As You Read The Revelation of John

“Bizarre” is a pretty good word to describe the book of Revelation.

In this vision, we see images of four horsemen of the apocalypse, seven bowls of wrath, tormented sinners crying out from the lake of fire, the satan bound for a thousand years and then the final battle of Armageddon.

“Bizarre” is also a good word to describe many of the interpretations of the book of Revelation that have been offered over the years. There is some deeply flawed theology out there – I’m sure you’ve noticed.

For one entire semester in seminary, I dug into the Revelation with my favorite professor, Dr. Gene Boring. His commentary is one of the gems of recent scholarship and he is well known for his wise, thoughtful approach to this odd but important last book of the Bible.

Ask good questions

Always, whenever we study the Bible, we must be asking two fundamental questions: “What DID it mean?” and “What DOES it mean?”

What did this pastoral letter mean to the seven churches of Asia who first received it at the end of the first century? And what can it mean for us now in the twenty-first century? Finding that bridge of appropriate interpretation across time and culture is no simple task.

Another important question for us to ask ourselves is: “what kind of writing is this?”

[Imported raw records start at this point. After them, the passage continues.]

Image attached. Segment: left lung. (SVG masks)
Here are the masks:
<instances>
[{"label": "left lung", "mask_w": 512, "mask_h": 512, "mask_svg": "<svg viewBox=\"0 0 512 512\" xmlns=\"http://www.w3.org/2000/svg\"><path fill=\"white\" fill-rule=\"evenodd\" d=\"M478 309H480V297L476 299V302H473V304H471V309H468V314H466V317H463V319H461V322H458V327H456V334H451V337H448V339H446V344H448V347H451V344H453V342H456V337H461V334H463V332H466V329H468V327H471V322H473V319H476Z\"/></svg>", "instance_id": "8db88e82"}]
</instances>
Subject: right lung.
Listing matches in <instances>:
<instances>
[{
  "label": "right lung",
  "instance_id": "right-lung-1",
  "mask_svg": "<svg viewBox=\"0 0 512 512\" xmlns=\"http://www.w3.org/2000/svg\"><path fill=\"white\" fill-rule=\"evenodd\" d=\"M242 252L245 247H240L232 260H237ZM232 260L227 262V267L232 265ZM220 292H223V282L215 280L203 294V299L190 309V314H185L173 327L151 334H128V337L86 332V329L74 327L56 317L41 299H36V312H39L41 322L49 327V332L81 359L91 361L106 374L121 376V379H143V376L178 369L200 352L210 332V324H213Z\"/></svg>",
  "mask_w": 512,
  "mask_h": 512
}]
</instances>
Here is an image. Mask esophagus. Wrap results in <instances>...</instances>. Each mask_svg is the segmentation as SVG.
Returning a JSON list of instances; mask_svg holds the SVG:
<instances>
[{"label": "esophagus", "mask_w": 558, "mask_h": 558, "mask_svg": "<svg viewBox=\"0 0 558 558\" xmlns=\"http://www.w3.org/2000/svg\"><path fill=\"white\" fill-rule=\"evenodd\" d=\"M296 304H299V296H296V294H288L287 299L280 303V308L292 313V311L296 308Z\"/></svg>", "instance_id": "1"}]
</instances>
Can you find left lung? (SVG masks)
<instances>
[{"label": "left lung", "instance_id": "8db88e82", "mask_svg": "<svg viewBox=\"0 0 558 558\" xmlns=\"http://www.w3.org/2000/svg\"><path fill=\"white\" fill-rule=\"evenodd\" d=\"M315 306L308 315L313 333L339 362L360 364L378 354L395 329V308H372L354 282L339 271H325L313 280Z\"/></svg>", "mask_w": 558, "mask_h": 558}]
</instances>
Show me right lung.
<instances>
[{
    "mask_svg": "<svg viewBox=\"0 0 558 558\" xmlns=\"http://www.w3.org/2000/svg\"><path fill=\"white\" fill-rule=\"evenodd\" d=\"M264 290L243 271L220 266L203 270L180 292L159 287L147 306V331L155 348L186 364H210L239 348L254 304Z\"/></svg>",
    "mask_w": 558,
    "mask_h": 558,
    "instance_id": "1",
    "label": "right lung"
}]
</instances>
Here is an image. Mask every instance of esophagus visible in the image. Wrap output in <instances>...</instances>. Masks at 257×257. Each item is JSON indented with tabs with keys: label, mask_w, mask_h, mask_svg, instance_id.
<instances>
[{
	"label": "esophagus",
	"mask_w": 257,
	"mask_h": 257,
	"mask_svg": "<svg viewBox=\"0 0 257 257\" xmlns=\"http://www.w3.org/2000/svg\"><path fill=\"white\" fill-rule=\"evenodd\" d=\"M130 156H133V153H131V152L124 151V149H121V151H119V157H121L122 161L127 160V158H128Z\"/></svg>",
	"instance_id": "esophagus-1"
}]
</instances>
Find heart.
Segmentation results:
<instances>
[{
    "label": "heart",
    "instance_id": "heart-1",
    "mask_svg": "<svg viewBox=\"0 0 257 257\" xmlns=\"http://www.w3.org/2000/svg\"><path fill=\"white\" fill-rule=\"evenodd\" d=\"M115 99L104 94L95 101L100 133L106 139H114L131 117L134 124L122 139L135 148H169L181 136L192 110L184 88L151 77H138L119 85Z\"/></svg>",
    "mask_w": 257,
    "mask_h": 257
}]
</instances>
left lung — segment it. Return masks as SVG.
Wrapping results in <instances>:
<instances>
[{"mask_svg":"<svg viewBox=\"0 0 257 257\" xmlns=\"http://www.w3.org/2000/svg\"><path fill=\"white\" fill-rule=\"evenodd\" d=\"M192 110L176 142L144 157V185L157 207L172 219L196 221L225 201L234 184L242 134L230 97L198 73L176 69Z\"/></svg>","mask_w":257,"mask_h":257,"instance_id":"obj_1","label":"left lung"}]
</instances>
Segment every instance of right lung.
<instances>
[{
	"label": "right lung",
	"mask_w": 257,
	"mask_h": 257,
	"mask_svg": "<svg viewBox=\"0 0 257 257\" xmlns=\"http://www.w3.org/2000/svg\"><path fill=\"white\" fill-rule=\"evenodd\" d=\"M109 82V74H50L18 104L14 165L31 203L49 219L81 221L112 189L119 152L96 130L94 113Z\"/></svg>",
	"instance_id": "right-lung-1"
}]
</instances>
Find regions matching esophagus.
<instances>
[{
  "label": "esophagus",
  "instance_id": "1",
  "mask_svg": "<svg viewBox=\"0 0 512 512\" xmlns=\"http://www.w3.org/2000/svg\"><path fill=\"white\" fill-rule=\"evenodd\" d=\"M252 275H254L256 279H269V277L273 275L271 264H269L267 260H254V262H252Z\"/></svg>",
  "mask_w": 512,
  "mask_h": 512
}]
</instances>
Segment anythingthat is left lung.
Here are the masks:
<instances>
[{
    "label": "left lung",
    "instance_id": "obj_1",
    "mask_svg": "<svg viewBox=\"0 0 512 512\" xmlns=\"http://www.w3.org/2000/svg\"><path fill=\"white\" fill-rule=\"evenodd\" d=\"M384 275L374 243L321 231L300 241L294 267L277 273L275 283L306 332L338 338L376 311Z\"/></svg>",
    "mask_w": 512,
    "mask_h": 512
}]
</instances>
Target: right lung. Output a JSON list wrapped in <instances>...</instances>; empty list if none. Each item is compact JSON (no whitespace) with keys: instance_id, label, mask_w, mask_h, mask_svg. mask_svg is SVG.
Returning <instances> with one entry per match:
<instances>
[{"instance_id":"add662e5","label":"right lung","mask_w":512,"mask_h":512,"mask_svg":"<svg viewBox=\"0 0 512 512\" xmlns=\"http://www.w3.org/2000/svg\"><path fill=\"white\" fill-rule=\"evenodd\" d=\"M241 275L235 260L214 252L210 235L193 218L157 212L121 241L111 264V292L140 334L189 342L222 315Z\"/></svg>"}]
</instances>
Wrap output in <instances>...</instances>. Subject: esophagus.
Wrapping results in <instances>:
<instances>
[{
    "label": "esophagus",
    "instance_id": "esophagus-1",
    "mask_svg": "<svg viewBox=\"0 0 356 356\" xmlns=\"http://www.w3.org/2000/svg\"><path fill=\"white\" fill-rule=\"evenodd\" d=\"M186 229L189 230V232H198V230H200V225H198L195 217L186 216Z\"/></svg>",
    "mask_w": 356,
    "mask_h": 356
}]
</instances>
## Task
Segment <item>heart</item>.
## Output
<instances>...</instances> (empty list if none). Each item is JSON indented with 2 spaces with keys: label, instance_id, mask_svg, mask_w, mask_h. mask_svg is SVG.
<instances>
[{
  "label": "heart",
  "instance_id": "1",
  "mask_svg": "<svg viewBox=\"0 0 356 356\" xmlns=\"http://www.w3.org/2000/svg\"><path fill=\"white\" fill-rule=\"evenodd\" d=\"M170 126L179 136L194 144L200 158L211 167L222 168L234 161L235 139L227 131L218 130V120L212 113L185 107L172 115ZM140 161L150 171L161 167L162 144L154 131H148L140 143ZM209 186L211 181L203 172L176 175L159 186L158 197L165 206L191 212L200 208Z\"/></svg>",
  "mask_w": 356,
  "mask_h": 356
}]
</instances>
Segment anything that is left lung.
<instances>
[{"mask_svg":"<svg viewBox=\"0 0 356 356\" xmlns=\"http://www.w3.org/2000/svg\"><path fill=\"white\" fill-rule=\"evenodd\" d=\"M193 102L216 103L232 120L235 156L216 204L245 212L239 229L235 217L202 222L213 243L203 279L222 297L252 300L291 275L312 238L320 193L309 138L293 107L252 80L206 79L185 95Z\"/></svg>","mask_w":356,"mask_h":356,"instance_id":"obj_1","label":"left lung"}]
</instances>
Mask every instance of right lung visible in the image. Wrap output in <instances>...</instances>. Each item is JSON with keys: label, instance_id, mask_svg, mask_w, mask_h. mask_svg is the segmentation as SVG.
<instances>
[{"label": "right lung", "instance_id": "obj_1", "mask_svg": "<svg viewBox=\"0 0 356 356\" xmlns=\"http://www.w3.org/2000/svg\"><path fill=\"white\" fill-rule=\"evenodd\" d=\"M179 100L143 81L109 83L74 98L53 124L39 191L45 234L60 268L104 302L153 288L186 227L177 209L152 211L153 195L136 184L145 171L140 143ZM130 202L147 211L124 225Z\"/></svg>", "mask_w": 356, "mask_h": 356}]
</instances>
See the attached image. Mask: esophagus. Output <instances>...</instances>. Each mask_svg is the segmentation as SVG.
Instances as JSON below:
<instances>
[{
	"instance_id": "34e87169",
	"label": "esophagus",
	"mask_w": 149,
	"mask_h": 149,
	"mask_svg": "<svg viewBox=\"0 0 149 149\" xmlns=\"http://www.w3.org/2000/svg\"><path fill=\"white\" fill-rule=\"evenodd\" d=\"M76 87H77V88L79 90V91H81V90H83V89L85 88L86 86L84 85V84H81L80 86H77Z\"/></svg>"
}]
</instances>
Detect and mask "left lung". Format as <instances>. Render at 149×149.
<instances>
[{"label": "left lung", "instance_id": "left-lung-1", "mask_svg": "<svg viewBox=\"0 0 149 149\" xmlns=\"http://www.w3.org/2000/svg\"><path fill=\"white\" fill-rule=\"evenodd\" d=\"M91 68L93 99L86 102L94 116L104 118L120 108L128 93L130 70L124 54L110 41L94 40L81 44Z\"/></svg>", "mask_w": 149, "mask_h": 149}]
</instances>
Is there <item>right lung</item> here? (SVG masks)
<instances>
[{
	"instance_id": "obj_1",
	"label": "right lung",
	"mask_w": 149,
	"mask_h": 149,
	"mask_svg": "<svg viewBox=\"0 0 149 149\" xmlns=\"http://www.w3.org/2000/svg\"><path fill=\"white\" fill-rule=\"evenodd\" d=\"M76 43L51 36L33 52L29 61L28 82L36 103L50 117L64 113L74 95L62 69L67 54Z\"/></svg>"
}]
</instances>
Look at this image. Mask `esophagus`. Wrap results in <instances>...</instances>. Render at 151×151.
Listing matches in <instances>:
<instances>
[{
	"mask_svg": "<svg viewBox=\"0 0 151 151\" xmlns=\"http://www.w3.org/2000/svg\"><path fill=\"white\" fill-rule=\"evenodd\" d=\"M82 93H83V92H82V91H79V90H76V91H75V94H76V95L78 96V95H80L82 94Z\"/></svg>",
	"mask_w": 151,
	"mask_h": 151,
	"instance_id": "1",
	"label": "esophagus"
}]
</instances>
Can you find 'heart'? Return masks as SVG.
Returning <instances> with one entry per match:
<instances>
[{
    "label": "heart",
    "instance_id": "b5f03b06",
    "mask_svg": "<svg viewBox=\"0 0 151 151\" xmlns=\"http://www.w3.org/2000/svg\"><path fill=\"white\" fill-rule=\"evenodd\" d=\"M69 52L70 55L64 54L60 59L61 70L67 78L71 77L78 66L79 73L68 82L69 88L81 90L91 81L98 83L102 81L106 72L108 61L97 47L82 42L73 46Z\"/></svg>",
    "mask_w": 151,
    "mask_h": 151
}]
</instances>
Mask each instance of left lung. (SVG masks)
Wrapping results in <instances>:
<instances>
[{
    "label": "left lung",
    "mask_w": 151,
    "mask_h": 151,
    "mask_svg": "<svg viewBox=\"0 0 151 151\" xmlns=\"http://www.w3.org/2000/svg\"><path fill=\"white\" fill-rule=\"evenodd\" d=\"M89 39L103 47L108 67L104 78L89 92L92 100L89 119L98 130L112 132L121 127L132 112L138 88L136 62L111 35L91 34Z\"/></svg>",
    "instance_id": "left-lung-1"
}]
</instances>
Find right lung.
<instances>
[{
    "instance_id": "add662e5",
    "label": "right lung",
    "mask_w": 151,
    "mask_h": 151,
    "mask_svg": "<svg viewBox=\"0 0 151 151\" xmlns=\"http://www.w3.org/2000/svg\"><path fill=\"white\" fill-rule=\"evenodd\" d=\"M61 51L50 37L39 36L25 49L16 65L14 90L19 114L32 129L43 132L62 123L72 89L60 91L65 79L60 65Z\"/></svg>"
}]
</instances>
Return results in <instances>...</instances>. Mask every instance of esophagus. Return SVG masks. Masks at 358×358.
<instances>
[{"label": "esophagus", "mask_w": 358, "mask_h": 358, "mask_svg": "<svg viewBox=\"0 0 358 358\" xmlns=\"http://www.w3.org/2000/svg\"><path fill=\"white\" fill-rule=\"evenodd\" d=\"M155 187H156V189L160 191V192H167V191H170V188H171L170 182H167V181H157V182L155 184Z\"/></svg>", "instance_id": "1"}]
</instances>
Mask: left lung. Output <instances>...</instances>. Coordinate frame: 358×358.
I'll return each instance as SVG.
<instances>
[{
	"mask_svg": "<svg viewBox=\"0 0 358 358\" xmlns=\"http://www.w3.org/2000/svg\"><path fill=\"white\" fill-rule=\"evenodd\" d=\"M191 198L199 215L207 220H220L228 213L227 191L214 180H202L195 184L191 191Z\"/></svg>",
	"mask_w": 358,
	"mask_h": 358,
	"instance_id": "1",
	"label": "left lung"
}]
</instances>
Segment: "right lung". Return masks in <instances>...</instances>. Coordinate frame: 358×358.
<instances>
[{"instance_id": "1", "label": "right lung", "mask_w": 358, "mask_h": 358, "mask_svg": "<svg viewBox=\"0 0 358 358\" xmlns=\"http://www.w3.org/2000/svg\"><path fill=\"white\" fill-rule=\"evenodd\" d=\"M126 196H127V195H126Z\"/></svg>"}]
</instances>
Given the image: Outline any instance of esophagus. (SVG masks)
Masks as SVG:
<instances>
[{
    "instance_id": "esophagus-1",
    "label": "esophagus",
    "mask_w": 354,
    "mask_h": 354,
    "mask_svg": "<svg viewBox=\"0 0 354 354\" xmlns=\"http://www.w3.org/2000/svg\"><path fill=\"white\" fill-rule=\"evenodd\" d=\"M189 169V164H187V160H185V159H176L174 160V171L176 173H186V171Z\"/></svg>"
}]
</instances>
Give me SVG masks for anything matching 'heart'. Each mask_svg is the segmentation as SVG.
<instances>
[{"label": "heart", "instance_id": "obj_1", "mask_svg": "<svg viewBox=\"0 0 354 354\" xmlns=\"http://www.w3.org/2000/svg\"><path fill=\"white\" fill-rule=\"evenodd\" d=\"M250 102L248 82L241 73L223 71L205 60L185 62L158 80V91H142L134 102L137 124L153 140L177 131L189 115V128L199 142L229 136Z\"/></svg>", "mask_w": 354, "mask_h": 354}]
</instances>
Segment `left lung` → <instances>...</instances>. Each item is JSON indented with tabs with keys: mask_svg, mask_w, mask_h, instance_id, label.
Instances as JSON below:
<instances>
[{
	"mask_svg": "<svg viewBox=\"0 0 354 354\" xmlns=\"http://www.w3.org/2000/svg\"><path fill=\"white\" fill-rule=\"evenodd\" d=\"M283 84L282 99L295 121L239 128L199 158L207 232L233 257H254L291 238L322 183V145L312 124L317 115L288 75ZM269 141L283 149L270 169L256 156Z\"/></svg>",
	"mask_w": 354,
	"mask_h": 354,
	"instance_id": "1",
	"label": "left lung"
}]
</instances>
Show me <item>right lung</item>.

Remember our discussion about “genre.” Remember there is a wide variety of literature in this library we call the Bible, i.e., poetry, narrative, histories and prophetic writings.

Apocalyptic literature in one of those categories, one type of genre, and it is absolutely unique.

Dr. Boring used to tell us that the onslaught of bizarre interpretations of apocalyptic literature like Revelation is partly the fault of the mainline church. Whenever responsible interpreters fail to offer sound scholarship and appropriate understandings, we create a vacuum within which all sorts of inappropriate versions of the vision can fester.

So let’s tackle this unusual letter and see what we can learn.

What did it mean?

Whenever we ask: “what did it mean?” we need to look at the time and place of the writing.

Over several decades around the turn of the first century, one crisis after another rocked their world.

  • Famines, earthquakes and volcanoes.
  • Wars and rumors of war.
  • Political intrigues, rebellions and coups.
  • Not to mention the brutal destruction of Jerusalem and the Temple.

Surely in many ways it must have seemed like the end of the world.

And actually that is what John may well have believed.

Many of the biblical writers expected Jesus to return at any time. “The time is near,” John warns. Much of the chaos of their existence felt like the cosmos in labor; birth pangs of a new something coming very soon.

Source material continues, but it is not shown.